Sunday 22 January 2012

Blanket Octopus

The air around here is growing increasingly chilly and I think a nice, warm blanket to hide under is called for. All sorts of animals have lovely fur you can make one out of, but you have to do all the work yourself. Unacceptable! There is a very strange answer to this problem, so long as you can tolerate your blanket being soaking wet. The Blanket Octopus has come to tuck you in. I hope she's brought some hot chocolate along, too.

Blanket Octopus are 4 species of the genus Tremoctopus. They are found throughout the world's tropical and sub-tropical oceans, from the surface to moderate depths. I usually think of octopods crawling around on rocks and such but the Blanket Octopus is pelagic, living life out in the open ocean with no need for coasts or the sea floor at all.

And of course, "living life" is one of her top priorities, so she requires some kind of defence against whatever predators she may come across. She has no octopus ink, so this is when her Giant Security Blanket of Doom makes its dramatic appearance.
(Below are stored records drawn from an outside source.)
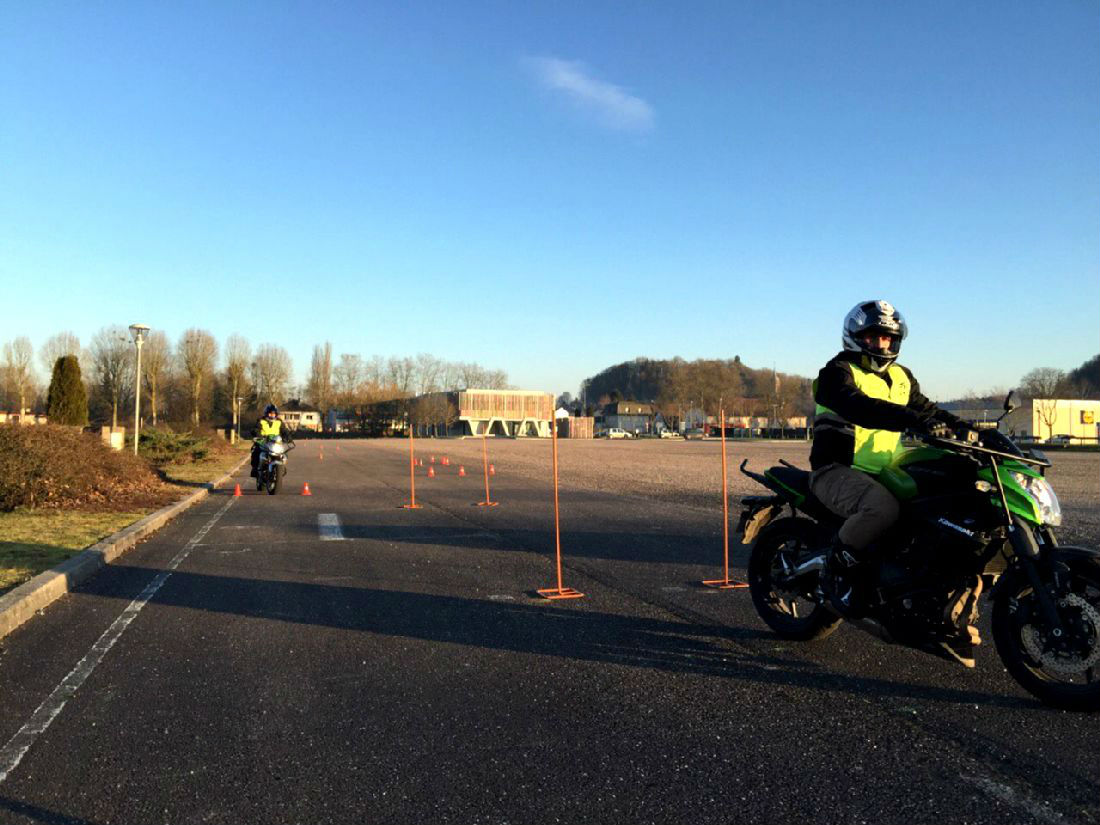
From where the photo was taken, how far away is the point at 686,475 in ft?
86.3

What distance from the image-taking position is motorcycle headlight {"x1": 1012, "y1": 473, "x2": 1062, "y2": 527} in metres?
4.16

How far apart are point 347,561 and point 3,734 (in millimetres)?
5263

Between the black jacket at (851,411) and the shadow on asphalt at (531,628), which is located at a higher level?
the black jacket at (851,411)

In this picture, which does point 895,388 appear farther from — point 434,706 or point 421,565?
point 421,565

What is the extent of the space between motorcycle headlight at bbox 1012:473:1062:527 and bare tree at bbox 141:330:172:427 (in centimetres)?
7364

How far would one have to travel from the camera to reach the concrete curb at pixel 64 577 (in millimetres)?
6395

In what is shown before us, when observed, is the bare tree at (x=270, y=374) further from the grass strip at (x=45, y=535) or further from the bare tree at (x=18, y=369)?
the grass strip at (x=45, y=535)

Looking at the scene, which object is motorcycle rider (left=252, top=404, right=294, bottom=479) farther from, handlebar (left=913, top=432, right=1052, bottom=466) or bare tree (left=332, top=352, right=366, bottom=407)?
bare tree (left=332, top=352, right=366, bottom=407)

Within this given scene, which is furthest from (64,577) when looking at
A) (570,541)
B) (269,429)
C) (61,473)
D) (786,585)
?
(269,429)

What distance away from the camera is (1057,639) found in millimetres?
4090

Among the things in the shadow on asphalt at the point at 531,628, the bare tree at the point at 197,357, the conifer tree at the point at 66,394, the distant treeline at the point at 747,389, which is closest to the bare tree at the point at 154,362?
the bare tree at the point at 197,357

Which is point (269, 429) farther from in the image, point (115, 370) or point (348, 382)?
point (348, 382)

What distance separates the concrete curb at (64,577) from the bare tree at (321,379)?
11363 centimetres

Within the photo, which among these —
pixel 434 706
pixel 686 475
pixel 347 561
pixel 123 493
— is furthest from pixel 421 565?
pixel 686 475
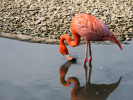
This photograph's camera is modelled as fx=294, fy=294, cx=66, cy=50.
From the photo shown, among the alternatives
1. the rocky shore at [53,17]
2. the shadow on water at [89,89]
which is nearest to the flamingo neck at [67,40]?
the shadow on water at [89,89]

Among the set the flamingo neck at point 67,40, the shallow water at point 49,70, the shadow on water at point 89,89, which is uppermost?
the flamingo neck at point 67,40

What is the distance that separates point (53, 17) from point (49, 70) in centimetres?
333

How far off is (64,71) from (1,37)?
250 cm

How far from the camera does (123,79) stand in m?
5.15

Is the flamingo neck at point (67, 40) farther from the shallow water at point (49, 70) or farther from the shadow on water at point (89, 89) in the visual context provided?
the shadow on water at point (89, 89)

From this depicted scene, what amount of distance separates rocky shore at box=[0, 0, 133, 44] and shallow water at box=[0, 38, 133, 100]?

A female Blanket Octopus might get to about a metre or 2 (3.3 to 6.6 feet) in length, but her first 2 pairs of legs are extra specially long. Attached to them is a huge span of webbing that is normally hidden away. In times of need, this drapery is unfurled, spread out and left to billow in the water. It's like curtains on a dark and stormy night, when you really ought to close those windows. This makes her look far larger and more threatening than she actually is, hopefully scaring off any predators. If it doesn't seem to be working so well, bits of her blanket can even detach from the rest to act as a decoy. Quite the bag of tricks!

Image: Marcello CONTICELLI
But it doesn't stop there! Or rather, it didn't start there. Even as a tiny youth, this Blanket Octopus was a brawler.
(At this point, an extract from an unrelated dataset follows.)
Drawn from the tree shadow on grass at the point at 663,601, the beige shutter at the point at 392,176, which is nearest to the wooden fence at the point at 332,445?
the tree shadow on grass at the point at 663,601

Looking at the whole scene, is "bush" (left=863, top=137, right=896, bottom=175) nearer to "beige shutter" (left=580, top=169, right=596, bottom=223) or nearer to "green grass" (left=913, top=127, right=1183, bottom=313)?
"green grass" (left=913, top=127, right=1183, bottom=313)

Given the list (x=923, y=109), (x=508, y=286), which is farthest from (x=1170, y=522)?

Blanket Octopus are immune to the stings of the Portuguese Man o' War and, not being one to waste a good opportunity, she grabs it by the long and tendrilly. In other words, she rips off a few of their tentacles and wields them like whips. Poisonous, stinging whips. Yowch!
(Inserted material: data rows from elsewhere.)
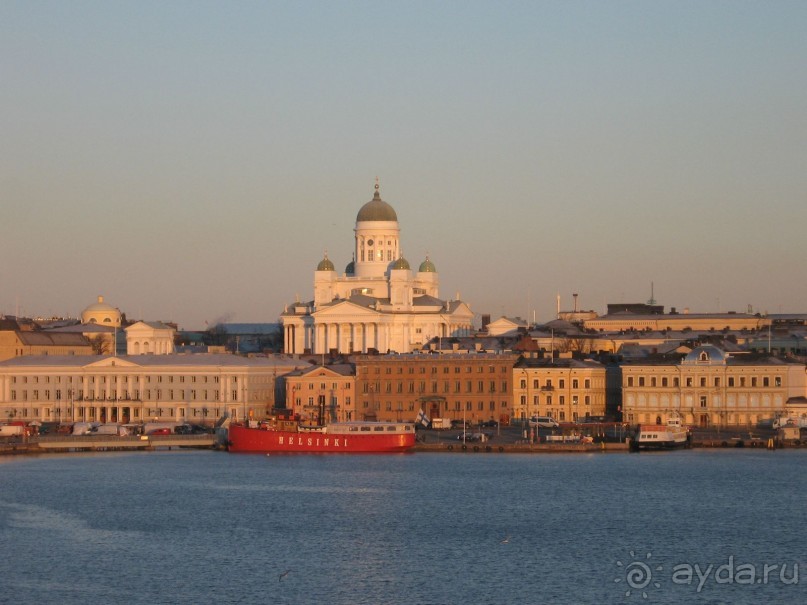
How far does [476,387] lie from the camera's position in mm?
90312

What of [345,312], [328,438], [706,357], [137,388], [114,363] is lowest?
[328,438]

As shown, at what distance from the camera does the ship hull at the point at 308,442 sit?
77.3m

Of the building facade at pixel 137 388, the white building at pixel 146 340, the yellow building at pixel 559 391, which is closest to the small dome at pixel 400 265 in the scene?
the white building at pixel 146 340

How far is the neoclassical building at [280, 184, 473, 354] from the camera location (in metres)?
117

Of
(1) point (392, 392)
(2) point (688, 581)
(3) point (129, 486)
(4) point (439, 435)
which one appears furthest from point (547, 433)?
(2) point (688, 581)

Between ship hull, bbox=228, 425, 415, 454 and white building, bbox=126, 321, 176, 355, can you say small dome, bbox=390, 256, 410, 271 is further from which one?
ship hull, bbox=228, 425, 415, 454

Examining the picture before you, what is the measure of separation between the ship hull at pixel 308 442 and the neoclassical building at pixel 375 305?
1221 inches

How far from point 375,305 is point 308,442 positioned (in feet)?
132

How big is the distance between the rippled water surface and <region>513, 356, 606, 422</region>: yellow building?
1916cm

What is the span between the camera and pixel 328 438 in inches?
3100

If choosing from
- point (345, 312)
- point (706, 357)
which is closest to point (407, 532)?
point (706, 357)

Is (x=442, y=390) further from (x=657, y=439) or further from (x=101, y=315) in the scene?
(x=101, y=315)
But it's not only the female who does this, the males do too. The thing is, the males never really grow up! I hear a whole bunch of women saying "yeh, you don't have to tell me!" But at least human males can put the shelves up or something, Blanket Octopus males are fully grown at just a few centimetres (inch or 2) long! So they have to continue with the Man o' War tentacle trick for their whole life, never get that impressive blanket and can't even help with putting the shopping away. They're almost useless. Almost...

Image: Dhugal Lindsay/JAMSTEC/CMarZ
A male. All grown up and just one place to go...
Like other cephalopods, male Blanket Octopus have a special arm modified for reproduction. It stores sperm and is offered up to the female. It actually detaches from the rest of the male's body and crawls up into her mantle. His special tentacle really has a mind of its own! She can now produce some 100,000 eggs which she stores in a calcareous packet that she carries around with her until they hatch. The male on the other hand... well, job done. She only wanted him for his special tentacle and he doesn't have it anymore so... he promptly dies.

Excuse me while I go practise putting up shelves.


  1. Along with the Mimic Octopus, this has always been a favorite of mine!

  2. I'm glad to hear it! Also cool because the Mimic and the Blanket have such completely opposite strategies!

  3. not a blanket, but a fabulous, dramatic, fashionable cape! :)

  4. Yes! Weirdest super-hero, ever!

  5. Could have used a few extra blankets this weekend. I prefer the sort that's a bit less soggy, cold, and filled with stinging jellyfish tentacles.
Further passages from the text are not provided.